__PROBLEM REQUIREMENTS__
Return each line of the rows below that contains the word "closer".

__EXERCISE MATERIALS__
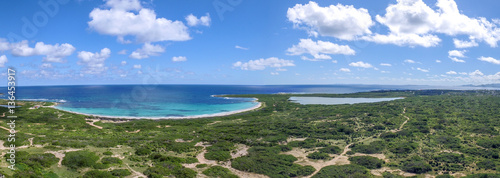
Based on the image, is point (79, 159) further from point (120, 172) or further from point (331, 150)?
point (331, 150)

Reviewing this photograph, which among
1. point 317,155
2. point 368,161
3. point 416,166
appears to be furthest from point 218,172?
→ point 416,166

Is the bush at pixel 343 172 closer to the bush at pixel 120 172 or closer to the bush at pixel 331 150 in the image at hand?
the bush at pixel 331 150

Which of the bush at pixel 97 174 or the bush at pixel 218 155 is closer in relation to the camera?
the bush at pixel 97 174

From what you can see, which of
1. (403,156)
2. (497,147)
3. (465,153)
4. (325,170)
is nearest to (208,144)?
(325,170)

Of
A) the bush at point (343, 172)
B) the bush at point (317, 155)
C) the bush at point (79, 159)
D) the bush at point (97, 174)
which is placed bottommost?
the bush at point (343, 172)

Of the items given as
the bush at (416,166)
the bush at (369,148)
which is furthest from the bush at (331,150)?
the bush at (416,166)

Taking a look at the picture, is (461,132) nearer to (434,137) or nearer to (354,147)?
(434,137)
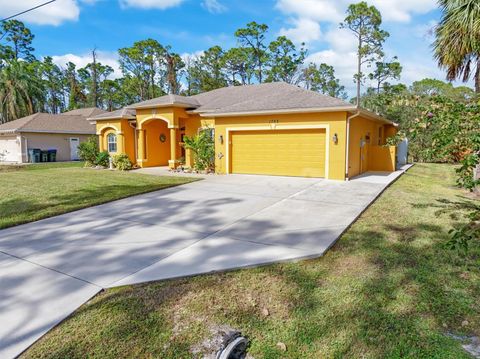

__ANSWER TO THE PROBLEM__
Is the bush at pixel 343 172 closer to the bush at pixel 120 172 or closer to the bush at pixel 331 150 in the image at hand?
Which of the bush at pixel 97 174 or the bush at pixel 218 155 is closer in relation to the camera?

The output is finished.